放送事故かタイマー事故かとおもったが、これは「釣り」のエントリーなんだろうか。

投稿: pongchang | 2007.11.11 10:12

http://mainichi.jp/area/chiba/news/20071109ddlk12100237000c.html
[自立生活を支えてくれるボランティアを募っている。
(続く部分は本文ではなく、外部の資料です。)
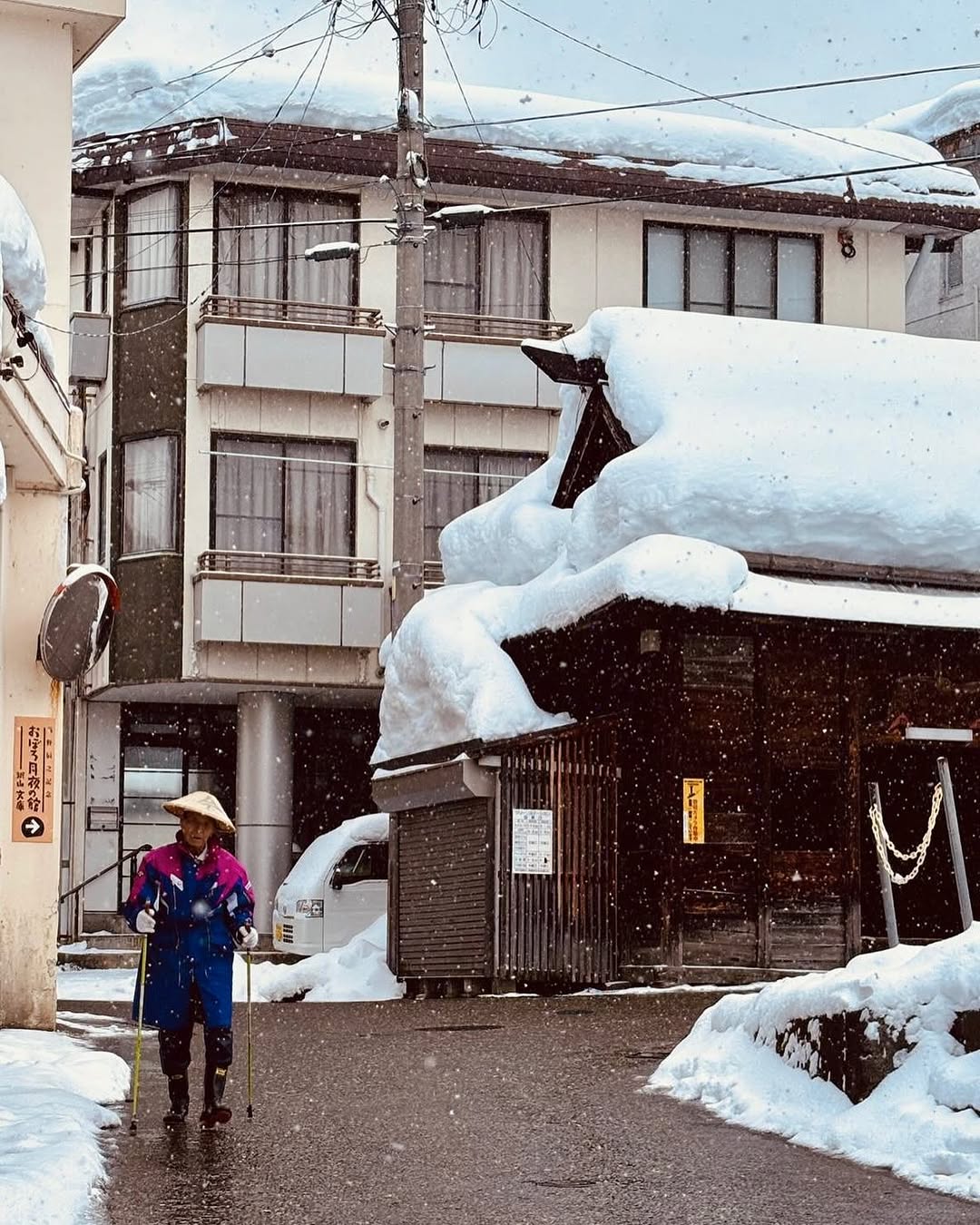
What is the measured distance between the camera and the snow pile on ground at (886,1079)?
8.09 m

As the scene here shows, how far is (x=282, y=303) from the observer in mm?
29219

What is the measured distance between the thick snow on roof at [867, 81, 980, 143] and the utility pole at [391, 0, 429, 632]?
1658 centimetres

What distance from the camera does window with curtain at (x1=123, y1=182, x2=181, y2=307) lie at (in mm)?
29641

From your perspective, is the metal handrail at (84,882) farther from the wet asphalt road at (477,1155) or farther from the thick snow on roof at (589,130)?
the wet asphalt road at (477,1155)

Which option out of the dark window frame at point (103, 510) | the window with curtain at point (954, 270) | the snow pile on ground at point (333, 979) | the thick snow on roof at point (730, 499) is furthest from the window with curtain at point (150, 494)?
the window with curtain at point (954, 270)

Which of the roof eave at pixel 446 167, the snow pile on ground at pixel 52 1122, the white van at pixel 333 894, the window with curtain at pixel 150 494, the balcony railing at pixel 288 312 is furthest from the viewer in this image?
the window with curtain at pixel 150 494

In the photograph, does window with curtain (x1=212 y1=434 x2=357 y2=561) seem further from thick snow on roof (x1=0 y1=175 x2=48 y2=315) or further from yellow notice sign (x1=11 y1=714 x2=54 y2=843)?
thick snow on roof (x1=0 y1=175 x2=48 y2=315)

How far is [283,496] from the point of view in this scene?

2人とも全身の筋肉が萎縮(いしゅく)する病気を患っているが、退院して1人で暮らすことを望んでいる。]小説のつながりで

投稿: pongchang | 2007.11.11 10:29

リーズナブルでいろいろ設備があって、なかなかよさげなキャンプ場ですね。
特に温泉が近いのは良いなぁ。

でも、キャンプ行ってパチンコに行くのは…
雑誌や本を鵜呑みにし、ムダに張り切って凝った料理を作ろうとして失敗、ママから顰蹙を買う。
あるいは、ここぞとばかりにパシリにつかうママに服従して、苦労した割りに別に美味しい訳でもないカレーを食らう。

これがキャンプ場におけるパパのお作法です。

投稿: RammJager | 2007.11.11 14:36

先生、普通免許を取られてはいかがでしょうか?

キャンプ場ってのは普通不便な場所にありますから、キャンプや釣に行くにはやっぱり車ですよ。何かあった場合には避難場所にもなるし。

必要な時だけレンタカーを借りてもいいし。
帰省される時にも便利なのでは、と思ったりします
ヴィッツクラスなら、2日借りても1万円くらいですから。

投稿: MS | 2007.11.11 19:58

http://wwwsoc.nii.ac.jp/jsvs/05_byouki/prion/pf176.html
死に至る街っていつの刊行でしたっけ、随分と亀なオフトピですが「ケタミンでなおった蝙蝠から感染した狂犬病」のネタについて。